Ain’t that a bitch! What else can one say? The way I figure it, it was 357 columns without a miss for the first seven years, then, after a Pentonville break, 1,275 straight until last week. The lawyers broke my streak, but then they would. And in my 30th year, too. Well, what the hell, all good things come to an end, but at least only Claus von Bulow rang to inquire whether I had dropped dead. Actually, I ran the offending piece on my website, www.takimag.com, so it did see the light of day, and 100,000 visitors got to read it, so there.

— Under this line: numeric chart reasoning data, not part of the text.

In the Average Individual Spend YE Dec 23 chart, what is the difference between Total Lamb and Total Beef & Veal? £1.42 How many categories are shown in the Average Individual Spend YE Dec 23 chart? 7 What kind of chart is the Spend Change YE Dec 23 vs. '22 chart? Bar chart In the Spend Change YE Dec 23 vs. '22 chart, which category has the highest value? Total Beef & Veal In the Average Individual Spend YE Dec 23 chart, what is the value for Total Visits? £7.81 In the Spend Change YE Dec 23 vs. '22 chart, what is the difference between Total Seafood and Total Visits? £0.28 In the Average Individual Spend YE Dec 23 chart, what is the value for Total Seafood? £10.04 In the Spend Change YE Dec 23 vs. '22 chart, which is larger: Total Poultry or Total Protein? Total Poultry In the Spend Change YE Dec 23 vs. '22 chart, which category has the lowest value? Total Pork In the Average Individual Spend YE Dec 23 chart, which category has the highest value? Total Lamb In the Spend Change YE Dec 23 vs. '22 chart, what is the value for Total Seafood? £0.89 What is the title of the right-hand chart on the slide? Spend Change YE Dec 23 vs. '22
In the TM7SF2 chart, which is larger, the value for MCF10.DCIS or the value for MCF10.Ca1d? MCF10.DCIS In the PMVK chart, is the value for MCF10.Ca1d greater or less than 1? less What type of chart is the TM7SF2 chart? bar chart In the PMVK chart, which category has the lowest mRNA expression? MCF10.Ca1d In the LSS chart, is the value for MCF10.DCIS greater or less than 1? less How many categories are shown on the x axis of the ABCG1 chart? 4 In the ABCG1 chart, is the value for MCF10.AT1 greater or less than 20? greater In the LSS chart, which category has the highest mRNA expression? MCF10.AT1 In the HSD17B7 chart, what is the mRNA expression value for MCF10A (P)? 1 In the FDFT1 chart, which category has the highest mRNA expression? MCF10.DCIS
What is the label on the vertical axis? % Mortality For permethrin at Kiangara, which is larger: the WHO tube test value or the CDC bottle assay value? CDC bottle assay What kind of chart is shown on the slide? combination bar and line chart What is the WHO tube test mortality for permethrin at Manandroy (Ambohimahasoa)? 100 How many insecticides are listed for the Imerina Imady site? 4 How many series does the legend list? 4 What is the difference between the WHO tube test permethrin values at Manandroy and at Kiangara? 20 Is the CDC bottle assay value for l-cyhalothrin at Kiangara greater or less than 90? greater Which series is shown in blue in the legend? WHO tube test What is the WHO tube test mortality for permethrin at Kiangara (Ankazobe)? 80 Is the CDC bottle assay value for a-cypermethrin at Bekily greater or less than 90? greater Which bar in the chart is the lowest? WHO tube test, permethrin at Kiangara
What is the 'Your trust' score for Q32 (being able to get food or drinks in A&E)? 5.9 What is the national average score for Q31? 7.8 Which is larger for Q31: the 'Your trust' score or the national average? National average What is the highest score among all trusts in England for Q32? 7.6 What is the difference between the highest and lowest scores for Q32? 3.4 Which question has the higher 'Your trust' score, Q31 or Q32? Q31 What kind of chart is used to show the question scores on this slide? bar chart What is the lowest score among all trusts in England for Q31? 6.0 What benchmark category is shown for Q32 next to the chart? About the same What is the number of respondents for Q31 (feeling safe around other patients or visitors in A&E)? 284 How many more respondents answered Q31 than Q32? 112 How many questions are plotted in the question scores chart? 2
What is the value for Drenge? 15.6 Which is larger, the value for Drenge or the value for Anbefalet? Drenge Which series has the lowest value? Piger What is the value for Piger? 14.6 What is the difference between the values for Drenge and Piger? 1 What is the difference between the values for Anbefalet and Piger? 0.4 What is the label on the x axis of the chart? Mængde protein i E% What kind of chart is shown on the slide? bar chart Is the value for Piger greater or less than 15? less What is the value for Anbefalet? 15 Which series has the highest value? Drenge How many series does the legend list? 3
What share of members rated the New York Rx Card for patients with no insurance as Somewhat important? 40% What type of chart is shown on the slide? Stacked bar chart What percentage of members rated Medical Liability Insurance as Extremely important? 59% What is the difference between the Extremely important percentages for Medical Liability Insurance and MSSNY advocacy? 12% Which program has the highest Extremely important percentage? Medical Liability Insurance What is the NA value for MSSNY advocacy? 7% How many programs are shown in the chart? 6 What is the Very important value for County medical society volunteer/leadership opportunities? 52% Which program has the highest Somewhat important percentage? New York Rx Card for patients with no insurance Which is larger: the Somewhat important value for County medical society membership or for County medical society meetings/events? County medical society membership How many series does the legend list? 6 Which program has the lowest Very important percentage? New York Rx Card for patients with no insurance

What’s interesting is how things have changed in the past 30 years. Libel laws are supposedly not as strict as they used to be, but don’t you believe it. For example, I will not mention politically incorrect things one was permitted to write in jest back then. When Liberace died of Aids, I wrote: ‘Ashes to ashes, dust to dust, and if you had liked pussy, you’d still be with us.’ Charles Moore thought it in very bad taste, but too good to keep out.
I suppose what I miss is the crummiest end of Grub Street. Now it’s all sex and celebrities; before there was a great emphasis on the bizarre. Hacks back then invented things. Not about brain-dead people like Britney or Paris, but stories which in their perversity and cruelty might as well have been true. One thing is for sure: the readers were amused. One person who was always in the news was Prince Aly Khan, the father of the present Aga. Aly had a reputation as an indefatigable lover. He went on record saying about the English, and the upper-crust English at that, ‘They called me a nigger, and I slept with their wives.’ And he certainly did. By the time I got to Fleet Street, Aly was long gone — having died in a car crash crossing Le Pont de Saint-Cloud going to a ball on a May evening — but hacks still asked me about his technique. Was it true he used to plunge his wrists in an ice bucket just before you-know-what? Of course, that was his trick, I’d say. His mystical prolongations went to his grave with him, but they sure made a good story.
Hacks used to be overworked and underpaid but in a strange way they were hipsters, always in front of the curve. The idea of a Tara Palmer-Tomkinson posing as a writer was a no-no. Grub Street had pride. Columnists, and there were far fewer, especially gossip columnists, had an obsessive desire for revenge. They were ready to injure anyone in retaliation for the most ephemeral of slights. After all, when I began in this business there was something called the class system, fodder for those with a column to attack anyone, no matter how powerless, to stick the shiv in.
Ironically, there were gents of the old school who made their living in Grub Street, as I’m sure there still are. Second sons, failed priests, impoverished baronets, even ship-owner heirs. I remember Tina Brown writing about yours truly that ‘there are a lot of hacks who would like to be ship-owners, but there are no ship-owners who would like to be hacks’. It was the nicest thing she ever wrote about me, and for once she got it right. My father used to laugh about it. ‘Don’t you realise that journalists make their living through blackmail?’ he used to tell me. Mind you, he was judging by Greek standards of the Fifties and Sixties. I may sound melancholy and slightly ridiculous, but I loved the fact that I had never missed a column in the 30 years I’d been writing it except for the force majeure of staying with the Queen.
Never mind. There are worse things, like a back operation I have to have in order to defend my title next year in Brussels. By that time, I hope, there will be a Flanders, and my friend Paul Belien will be foreign minister. Incidentally, another friend by the name of Paul Gottfried, a prof. and a hell of a writer, has just published the definitive book on Conservatism in America. Making Sense of the American Right, the subtitle, tells it all. Paul Gottfried is no hack. A man of great dignity and as articulate as they come, he is of the Jewish faith but no Podhoretz he. He argues that modern conservatism’s roots are not very deep, and that the neocons have managed to belittle their predecessors on their way to power. I particularly liked a passage where he explains how misleading it is for present conservative leaders to pose as inheritors of Robert Taft in 1950, or Bill Buckley in 1955. It is all a power-grab by people who wish to share power only with those who agree with them and who want to bring American democracy to other societies. I cannot recommend the book enough because, no matter what one’s politics are, after reading it one will understand what is really going on over here.
So there you have it. A new start, a new column, a new streak. Who was it that proposed killing all the lawyers? Someone called part two, I believe. Finally, the only other thing I regret about the spike last week is that my buddy Oliver Gilmour did not get to read what I had to say about an old proprietor of ours and a wonderful man, Ian Gilmour.